Margaret B Jones (real name: Margaret Seltzer) is the latest memoir writer to come clean about some fabrications in her book, Love and Consequences. Turns out Seltzer took inspiration from the lives of people she knew and pretended those moments were her own. Several authors have come under fire in regards to this issue (you had to be living under a rock not to hear about Oprah's throning and dethroning of James Frey).
Memoir is a difficult genre. Is it memoir if you are truly writing about yourself, yet you make up some of the dialogue you just can't remember from age 5? Or, maybe that in turn makes your story fiction?

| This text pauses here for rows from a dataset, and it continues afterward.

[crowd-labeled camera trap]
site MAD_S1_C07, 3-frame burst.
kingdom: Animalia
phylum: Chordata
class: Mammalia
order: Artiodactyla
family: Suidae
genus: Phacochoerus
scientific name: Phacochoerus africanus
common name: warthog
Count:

Two of my favorite books, Shannon Olson's Welcome to My Planet and Children of God Go Bowling, are strongly based on her life. Yet, because a few fictional elements are included, the books are considered fiction. I heard Olson speak once after her first book came out. Being mostly about her struggle to find love, her book could also be thought of as a little hopeless - thought it's hilarious at the same time. For this reason, her editor suggested Olson give readers hope by putting some sort of happy love moment near the end. So she did - but it didn't really happen to her. And her book is fiction. For good reason?
What are your thoughts? Can memoir take any liberties?
Do you have a favorite memoir? Do you question any of its content?
1 comment:
I think it is perfectly fine. Honestly, I think it's silly that people even care. Nothing about life is really that interesting without embellishment. Whenever a book is created out of real life events, it is already distorted to fit some narrative structure, so what's the difference.